## Given text
==========
By Tim Nash
On Aug 19, for the 10th time in 18 games this season, the North Carolina Courage looked at the scoreboard at the end of the game and see a zero under their opponent’s name.
Ten shutouts have helped the Courage, who have allowed a league-low 14 goals through 18 games, secure a place atop the NWSL standings for most of the 2017 season.
The stingy defense can be credited to a number of different factors – a high-pressing defense starting athletic forwards, like Ashley Hatch, Jessica McDonald and Lynn Williams, an organized and aggressive midfield led by Sam Mewis and McCall Zerboni, and backline that features a veteran from New Zealand, Abby Erceg, and three players who have caught the eye of U.S. National team coach Jill Ellis – Jaelene Hinkle, Taylor Smith and Abby Dahlkemper. In goal, both Katelyn Rowland and Sabrina D’Angelo have shared the duties.
During a stretch prior to the 2019 World Cup when Ellis is expanding her player pool and experimenting with formations, systems and different combinations, Dahlkemper has been a rare consistency in the USA lineup. She made her international debut on Oct. 19, 2016 in a 4-0 win over Switzerland in Utah and has slowly made her way into one of the backs in consideration for a starting spot on the backline.
==========
## Data for analysis

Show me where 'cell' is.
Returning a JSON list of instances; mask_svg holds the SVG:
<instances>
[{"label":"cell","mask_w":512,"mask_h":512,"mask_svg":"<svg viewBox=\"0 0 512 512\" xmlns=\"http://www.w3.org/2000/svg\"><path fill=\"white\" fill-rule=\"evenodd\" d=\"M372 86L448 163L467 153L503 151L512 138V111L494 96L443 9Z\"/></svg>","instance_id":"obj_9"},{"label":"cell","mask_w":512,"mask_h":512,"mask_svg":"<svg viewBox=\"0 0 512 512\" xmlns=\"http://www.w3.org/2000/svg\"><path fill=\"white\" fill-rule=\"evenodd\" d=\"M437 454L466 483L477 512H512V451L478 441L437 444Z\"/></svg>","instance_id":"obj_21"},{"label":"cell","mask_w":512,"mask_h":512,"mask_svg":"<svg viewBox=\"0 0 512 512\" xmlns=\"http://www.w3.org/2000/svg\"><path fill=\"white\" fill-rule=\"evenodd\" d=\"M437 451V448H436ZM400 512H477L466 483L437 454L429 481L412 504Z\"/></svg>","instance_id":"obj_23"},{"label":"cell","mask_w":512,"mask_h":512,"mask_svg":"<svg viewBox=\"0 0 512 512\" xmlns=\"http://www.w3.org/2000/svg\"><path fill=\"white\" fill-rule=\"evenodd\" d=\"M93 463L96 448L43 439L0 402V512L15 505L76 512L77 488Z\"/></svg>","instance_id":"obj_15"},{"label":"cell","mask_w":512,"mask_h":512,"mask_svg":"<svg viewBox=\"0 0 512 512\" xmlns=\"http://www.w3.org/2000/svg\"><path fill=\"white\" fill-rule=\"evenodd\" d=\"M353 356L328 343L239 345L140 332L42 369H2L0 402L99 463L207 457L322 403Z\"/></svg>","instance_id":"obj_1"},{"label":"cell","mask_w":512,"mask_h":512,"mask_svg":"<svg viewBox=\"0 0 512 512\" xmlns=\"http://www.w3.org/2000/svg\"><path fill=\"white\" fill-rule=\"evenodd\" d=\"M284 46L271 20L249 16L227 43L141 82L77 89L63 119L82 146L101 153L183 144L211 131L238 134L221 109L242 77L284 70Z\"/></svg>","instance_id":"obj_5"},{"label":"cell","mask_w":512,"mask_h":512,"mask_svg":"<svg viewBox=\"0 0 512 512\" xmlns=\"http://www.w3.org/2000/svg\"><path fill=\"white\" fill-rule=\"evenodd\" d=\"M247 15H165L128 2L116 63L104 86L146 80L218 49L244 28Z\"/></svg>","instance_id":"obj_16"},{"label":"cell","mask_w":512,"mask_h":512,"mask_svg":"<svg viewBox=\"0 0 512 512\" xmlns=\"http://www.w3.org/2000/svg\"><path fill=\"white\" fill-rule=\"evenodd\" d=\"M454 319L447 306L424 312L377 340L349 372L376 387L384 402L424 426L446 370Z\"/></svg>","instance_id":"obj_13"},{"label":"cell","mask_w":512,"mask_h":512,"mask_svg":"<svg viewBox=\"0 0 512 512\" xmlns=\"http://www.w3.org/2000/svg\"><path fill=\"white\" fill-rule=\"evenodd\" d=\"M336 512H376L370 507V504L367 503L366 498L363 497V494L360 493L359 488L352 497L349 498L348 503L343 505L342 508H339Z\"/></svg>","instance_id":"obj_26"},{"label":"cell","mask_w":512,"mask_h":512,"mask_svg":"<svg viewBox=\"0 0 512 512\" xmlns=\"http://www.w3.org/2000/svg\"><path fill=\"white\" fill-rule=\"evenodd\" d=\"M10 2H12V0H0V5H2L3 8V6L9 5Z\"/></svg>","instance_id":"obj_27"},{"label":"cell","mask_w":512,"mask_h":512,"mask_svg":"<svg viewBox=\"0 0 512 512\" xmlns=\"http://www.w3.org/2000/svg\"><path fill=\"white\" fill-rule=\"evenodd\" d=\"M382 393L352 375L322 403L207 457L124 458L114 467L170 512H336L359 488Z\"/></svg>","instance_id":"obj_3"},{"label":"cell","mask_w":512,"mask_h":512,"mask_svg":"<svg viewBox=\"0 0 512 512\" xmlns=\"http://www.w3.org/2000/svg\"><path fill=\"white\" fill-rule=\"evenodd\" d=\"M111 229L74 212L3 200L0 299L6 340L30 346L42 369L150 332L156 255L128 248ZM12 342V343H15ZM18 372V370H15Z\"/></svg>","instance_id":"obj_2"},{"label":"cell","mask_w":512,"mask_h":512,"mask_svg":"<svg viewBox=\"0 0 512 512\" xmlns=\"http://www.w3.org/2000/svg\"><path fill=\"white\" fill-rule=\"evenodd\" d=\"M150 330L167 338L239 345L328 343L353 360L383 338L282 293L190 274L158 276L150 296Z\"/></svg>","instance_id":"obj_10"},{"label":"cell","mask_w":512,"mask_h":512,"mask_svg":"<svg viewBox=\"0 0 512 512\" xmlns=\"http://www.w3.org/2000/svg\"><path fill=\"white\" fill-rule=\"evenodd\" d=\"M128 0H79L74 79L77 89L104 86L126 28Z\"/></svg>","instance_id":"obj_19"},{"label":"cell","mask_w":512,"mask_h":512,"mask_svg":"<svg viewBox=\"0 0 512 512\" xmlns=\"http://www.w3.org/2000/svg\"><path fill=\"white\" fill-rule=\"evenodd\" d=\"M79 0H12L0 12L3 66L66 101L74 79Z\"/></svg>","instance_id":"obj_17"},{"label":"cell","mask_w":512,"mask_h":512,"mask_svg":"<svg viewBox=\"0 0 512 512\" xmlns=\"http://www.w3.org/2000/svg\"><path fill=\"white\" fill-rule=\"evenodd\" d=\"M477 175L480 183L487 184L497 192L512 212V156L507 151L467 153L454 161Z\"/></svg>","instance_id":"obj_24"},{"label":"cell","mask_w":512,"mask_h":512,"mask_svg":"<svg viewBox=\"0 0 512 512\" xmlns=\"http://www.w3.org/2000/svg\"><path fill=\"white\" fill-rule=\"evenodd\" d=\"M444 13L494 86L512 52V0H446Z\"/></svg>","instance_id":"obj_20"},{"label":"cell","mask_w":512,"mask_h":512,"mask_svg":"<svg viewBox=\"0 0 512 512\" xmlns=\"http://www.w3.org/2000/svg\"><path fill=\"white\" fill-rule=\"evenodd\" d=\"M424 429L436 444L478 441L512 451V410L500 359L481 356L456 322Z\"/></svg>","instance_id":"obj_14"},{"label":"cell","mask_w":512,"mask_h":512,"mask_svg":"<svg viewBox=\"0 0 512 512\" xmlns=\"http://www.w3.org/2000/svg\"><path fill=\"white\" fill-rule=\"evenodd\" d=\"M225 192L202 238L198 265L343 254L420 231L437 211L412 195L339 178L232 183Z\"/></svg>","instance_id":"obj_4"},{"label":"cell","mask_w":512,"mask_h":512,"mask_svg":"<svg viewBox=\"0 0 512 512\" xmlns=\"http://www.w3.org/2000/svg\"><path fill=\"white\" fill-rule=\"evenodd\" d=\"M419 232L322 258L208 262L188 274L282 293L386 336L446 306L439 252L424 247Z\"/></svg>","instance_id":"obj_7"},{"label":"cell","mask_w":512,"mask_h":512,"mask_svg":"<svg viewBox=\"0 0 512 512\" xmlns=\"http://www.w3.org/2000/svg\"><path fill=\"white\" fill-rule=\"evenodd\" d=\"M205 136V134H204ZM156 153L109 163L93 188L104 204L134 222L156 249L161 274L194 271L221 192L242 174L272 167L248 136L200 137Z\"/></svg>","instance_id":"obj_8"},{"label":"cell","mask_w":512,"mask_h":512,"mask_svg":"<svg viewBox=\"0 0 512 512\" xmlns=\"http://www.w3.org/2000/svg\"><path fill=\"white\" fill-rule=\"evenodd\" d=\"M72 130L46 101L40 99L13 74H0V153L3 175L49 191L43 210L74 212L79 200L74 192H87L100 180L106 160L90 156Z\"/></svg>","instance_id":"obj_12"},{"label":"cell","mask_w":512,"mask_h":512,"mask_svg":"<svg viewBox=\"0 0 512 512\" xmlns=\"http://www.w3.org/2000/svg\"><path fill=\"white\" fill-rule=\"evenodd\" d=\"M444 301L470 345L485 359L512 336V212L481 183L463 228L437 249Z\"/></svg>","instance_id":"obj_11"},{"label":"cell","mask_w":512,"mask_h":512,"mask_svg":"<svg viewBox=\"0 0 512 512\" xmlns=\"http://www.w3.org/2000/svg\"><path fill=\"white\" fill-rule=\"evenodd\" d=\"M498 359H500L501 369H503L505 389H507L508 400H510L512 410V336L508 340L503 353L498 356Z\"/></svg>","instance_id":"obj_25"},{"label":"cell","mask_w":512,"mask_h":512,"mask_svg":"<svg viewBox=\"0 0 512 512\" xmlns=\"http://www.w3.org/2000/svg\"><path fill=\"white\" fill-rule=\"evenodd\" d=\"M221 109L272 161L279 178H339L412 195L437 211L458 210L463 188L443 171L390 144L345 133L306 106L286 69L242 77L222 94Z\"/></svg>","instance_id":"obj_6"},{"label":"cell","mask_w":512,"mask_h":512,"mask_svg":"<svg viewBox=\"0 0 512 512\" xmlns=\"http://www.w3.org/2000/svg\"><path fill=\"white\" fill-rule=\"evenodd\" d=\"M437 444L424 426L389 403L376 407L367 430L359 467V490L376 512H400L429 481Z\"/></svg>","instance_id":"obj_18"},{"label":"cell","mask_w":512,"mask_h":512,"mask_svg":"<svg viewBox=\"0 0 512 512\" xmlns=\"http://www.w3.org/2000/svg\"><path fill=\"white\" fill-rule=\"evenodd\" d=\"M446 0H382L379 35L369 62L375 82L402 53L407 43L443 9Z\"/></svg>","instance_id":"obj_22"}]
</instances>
==========
## What you need to do
1. Answer these questions from the article about the North Carolina Courage's defense:
(a) How many goals had the Courage allowed through 18 games?
(b) Which backline veteran comes from New Zealand?
(c) In what game did Dahlkemper make her international debut?
2. Put this sentence from the Courage article into Spanish: "Ten shutouts have helped the Courage, who have allowed a league-low 14 goals through 18 games, secure a place atop the NWSL standings for most of the 2017 season."
3. Carry on the article about the Courage's defense from the point where it ends.

## Task answers
1.
(a) 14 goals, the league low.
(b) Abby Erceg.
(c) A 4-0 win over Switzerland in Utah on Oct. 19, 2016.

2. Diez partidos sin recibir goles han ayudado al Courage, que ha permitido apenas 14 goles en 18 partidos, la cifra más baja de la liga, a asegurarse un lugar en lo más alto de la clasificación de la NWSL durante la mayor parte de la temporada 2017.

3.
Of the three Courage defenders seeing time in the U.S. lineup, Dahlkemper has been the most consistent starter. At 24, she has seven caps with the full national team, including all of the August’s Tournament of Nations Cup matches. For the Courage, she’s played every minute of the team’s first 18 games, helping solidify the league’s best defense.
“As a back line, we have found our groove,” said Dahlkemper of her Courage teammates. “We seem to be all on the same page coming into the stretch before the playoffs. Our defense starts with our forwards with the high-press style we have. Everyone from front to back takes pride in the work we do.”
Dahlkemper’s rise to one of the elite American center backs was slow and steady through the youth national team ranks and a standout career at UCLA, but those who have seen her closely point to the progress between last season and this season in the NWSL as the reason for her emergence as one of the top center backs in the league and a national team contender.
“She’s matured a lot,” said Courage coach Paul Riley. “Last year she wasn’t fit enough and she wasn’t physical enough. Those were two things she had to bring this year. She came in fitter than last year. She wanted to make the national team. Now she’s been called in a few times, and in my mind she’s a regular.
“She’s got a great mind, great positioning and great distribution. If you want to play center back, you have to be able to defend. That was a negative for me last year. Sometimes she would defend, sometimes she wouldn’t. This year, she’s been consistent and that’s why we get clean sheets.”
A four-time National Soccer Coaches Association of America All-American at UCLA, Dahlkemper found there still much to learn to be a pro soccer player.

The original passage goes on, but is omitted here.